→ WHAT YOU HAVE TO DO: Output all lines exactly.

═════ RECORDS FOR THE EXERCISE ═════

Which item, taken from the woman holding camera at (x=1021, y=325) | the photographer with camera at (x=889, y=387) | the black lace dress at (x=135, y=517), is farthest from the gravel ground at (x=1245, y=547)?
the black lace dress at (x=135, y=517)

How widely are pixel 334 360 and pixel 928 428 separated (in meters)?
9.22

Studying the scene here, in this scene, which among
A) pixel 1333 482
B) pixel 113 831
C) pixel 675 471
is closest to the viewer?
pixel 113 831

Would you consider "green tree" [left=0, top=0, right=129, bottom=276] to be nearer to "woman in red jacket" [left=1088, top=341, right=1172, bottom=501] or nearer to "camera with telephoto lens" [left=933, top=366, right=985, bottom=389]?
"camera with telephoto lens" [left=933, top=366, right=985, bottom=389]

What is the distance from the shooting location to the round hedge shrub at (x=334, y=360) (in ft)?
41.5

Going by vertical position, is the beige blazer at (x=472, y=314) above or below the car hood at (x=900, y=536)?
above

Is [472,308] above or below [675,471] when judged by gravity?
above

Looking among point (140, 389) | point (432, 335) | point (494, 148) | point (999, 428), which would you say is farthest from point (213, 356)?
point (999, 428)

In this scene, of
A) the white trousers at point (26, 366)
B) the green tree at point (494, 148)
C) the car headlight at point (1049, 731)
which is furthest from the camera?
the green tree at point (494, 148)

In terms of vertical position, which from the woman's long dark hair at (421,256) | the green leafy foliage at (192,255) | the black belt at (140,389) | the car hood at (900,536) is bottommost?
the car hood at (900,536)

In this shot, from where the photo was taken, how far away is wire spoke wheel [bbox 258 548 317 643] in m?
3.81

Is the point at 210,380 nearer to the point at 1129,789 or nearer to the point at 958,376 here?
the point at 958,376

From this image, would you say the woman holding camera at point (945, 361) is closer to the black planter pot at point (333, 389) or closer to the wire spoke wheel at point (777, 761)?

═════

→ CORRECT RESULT:
Which item, taken from the woman holding camera at (x=1021, y=325) | the photographer with camera at (x=889, y=387) | the black lace dress at (x=135, y=517), is farthest from the gravel ground at (x=1245, y=547)?
the black lace dress at (x=135, y=517)

How widely are pixel 334 360 and pixel 928 428 separated (in meters)?
9.22

Studying the scene here, in this scene, which among
A) pixel 1333 482
B) pixel 113 831
C) pixel 675 471
is closest to the viewer?
pixel 113 831

Would you consider "green tree" [left=0, top=0, right=129, bottom=276] to be nearer to "woman in red jacket" [left=1088, top=341, right=1172, bottom=501] or nearer to "camera with telephoto lens" [left=933, top=366, right=985, bottom=389]?
"camera with telephoto lens" [left=933, top=366, right=985, bottom=389]

What is the distance from the shooting location to the round hedge shrub at (x=334, y=360) (in ft)?
41.5

Going by vertical position, is the beige blazer at (x=472, y=314) above or below the car hood at (x=900, y=536)?
above

Is [472,308] above or below [675,471] when judged by gravity?
above

Looking among point (140, 389) | point (432, 335) | point (494, 148) | point (999, 428), which would you say is farthest from point (213, 356)?
point (999, 428)

In this scene, of
A) the white trousers at point (26, 366)
B) the green tree at point (494, 148)
C) the car headlight at point (1049, 731)
which is furthest from the camera?
the green tree at point (494, 148)

In terms of vertical position, which from the woman's long dark hair at (421,256) | the green leafy foliage at (192,255) | the black belt at (140,389) | the car hood at (900,536) is bottommost?
the car hood at (900,536)

In this shot, from where the photo was taken, how far away is wire spoke wheel [bbox 258 548 317 643] in m?
3.81

Is the point at 210,380 nearer to the point at 1129,789 or nearer to the point at 958,376 here?
the point at 958,376

From this image, would you say the woman holding camera at point (945, 361) is closer to the black planter pot at point (333, 389) or closer to the wire spoke wheel at point (777, 761)?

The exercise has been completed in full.